> Zu erledigen
[a] Geben Sie aus dem Text über Sicherheit und Bürgerrechte den Abschnitt von "Objektive wie subjektiv" bis "sinnvoll präventiv flankieren." wortgetreu aus.
[b] Worauf führt der Text über Sicherheit und Bürgerrechte zurück, dass der Anschlag gelang?
[c] Welche Größen bezeichnet der Text über Sicherheit und Bürgerrechte im Zusammenhang mit sozialer Kohäsion als wichtige Parameter? Zählen Sie alle auf.

> Vorliegender Text
Objektive wie subjektiv erlebte Sicherheit in einer Gesellschaft sind vielmehr zuvorderst eine Frage der sozialen Kohäsion. Gelingende Integration, Toleranz und berufliche Perspektiven für junge Menschen sind hier wichtige Parameter, auch wenn sie natürlich eine erfolgreiche Polizeiarbeit nicht ersetzen, sondern sinnvoll präventiv flankieren.

Bürgerrechte einschränken ist dagegen keine gute Idee. Natürlich muss unsere Sicherheitsarchitektur sich wandelnden gesellschaftlichen und technologischen Bedingungen anpassen. Hysterischer Aktionismus mit heißer Nadel gestrickt ist dabei allerdings nicht hilfreich. Gerade der tragische Fall Anis Amri hat doch gezeigt, dass es nicht an Gesetzen zur Gefahrenabwehr in Deutschland mangelt, sondern dass an deren Anwendung intensiv gearbeitet werden muss. Der Attentäter war immer wieder im Visier der Fahnder, seine kriminelle Energie war polizeibekannt, und selbst Terrorwarnungen des marokkanischen Geheimdienstes lagen vor. Diverse Fehlbewertungen in Geheimdiensten und Polizeistrukturen führten in ihrer Verkettung dazu, dass der furchtbare Anschlag gelang, nicht fehlende gesetzliche Grundlagen. Die Bundesregierung muss sich also dringend um diese strukturellen Probleme in der Zusammenarbeit zwischen Länder- und Bundesbehörden kümmern, das bestehende Geheimdienstsystem der diversen Verfassungsschutzämter muss abgeschafft werden.

> Bereitgestellte Daten
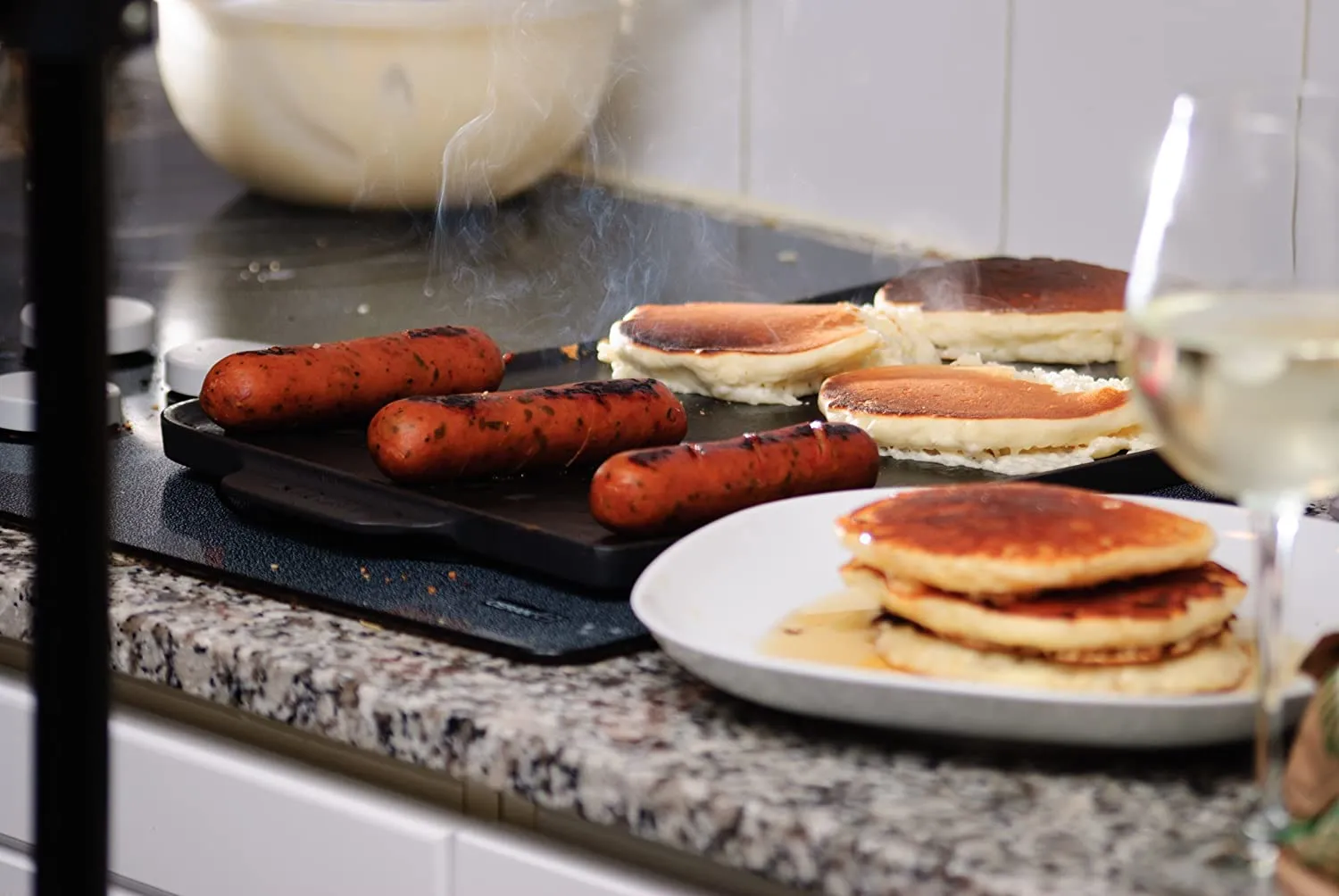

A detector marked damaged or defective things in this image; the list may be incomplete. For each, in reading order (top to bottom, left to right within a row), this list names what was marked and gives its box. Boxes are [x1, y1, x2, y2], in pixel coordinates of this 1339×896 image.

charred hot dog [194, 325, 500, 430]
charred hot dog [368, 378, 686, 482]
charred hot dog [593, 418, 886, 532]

---

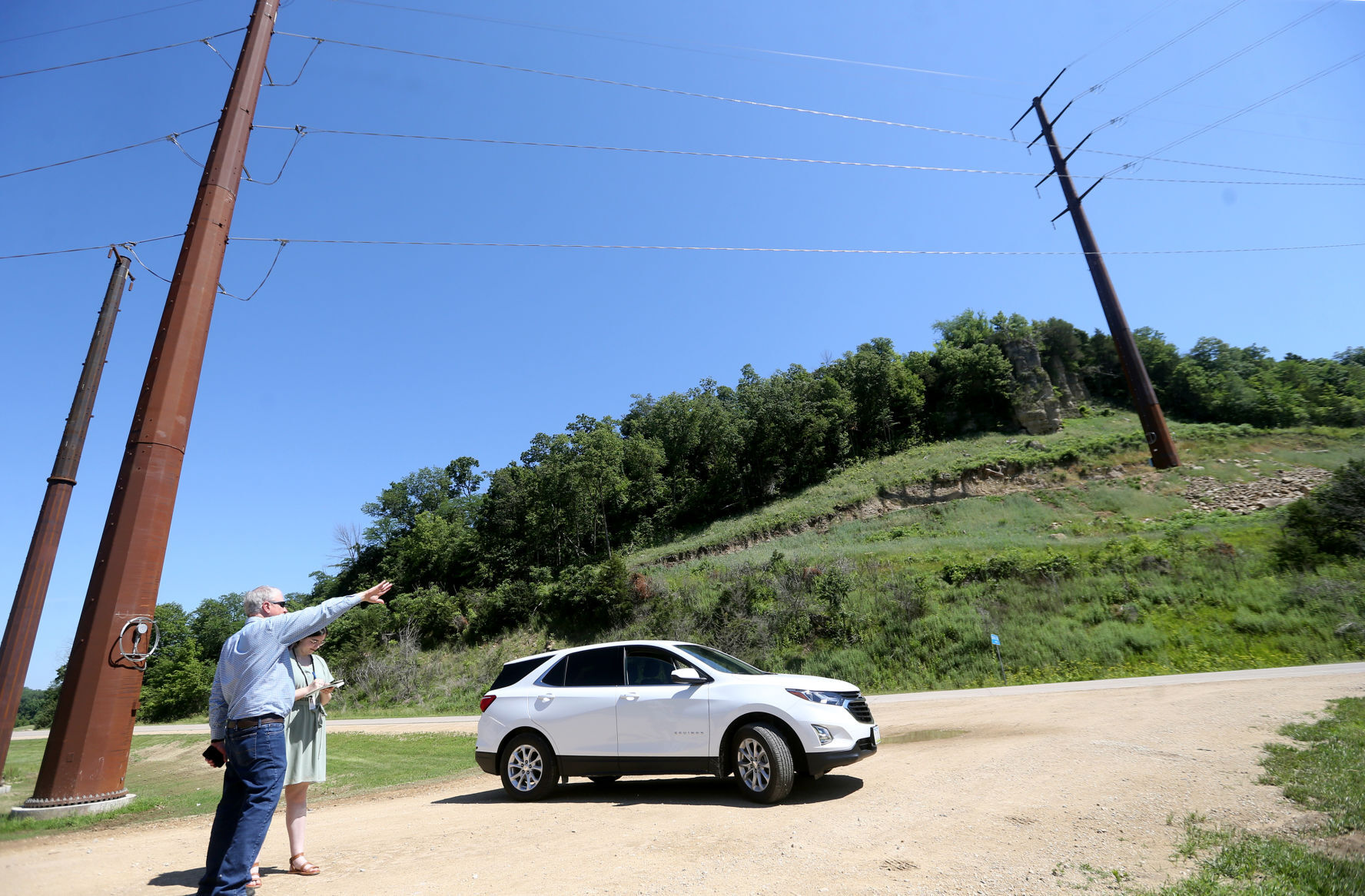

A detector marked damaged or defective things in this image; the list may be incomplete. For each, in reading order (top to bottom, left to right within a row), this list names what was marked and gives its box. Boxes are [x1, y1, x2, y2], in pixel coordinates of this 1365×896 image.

==

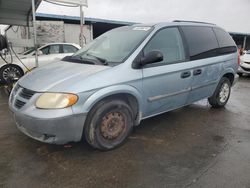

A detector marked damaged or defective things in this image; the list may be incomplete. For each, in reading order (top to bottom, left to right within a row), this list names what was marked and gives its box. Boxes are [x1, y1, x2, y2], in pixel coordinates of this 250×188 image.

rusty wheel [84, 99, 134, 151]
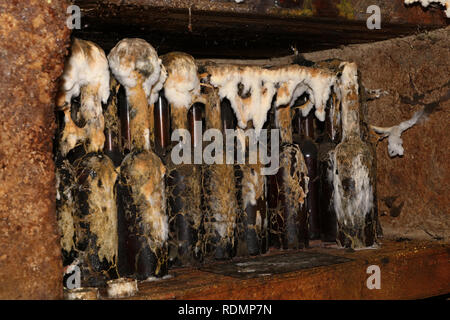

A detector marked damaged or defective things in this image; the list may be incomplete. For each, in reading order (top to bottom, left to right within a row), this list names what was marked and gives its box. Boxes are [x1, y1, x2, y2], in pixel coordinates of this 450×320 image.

> Ergebnisse je Aufgabe
[a]
Objektive wie subjektiv erlebte Sicherheit in einer Gesellschaft sind vielmehr zuvorderst eine Frage der sozialen Kohäsion. Gelingende Integration, Toleranz und berufliche Perspektiven für junge Menschen sind hier wichtige Parameter, auch wenn sie natürlich eine erfolgreiche Polizeiarbeit nicht ersetzen, sondern sinnvoll präventiv flankieren.

[b] Auf diverse Fehlbewertungen in Geheimdiensten und Polizeistrukturen, die sich verketteten, und nicht auf fehlende gesetzliche Grundlagen.

[c]
- Gelingende Integration
- Toleranz
- Berufliche Perspektiven für junge Menschen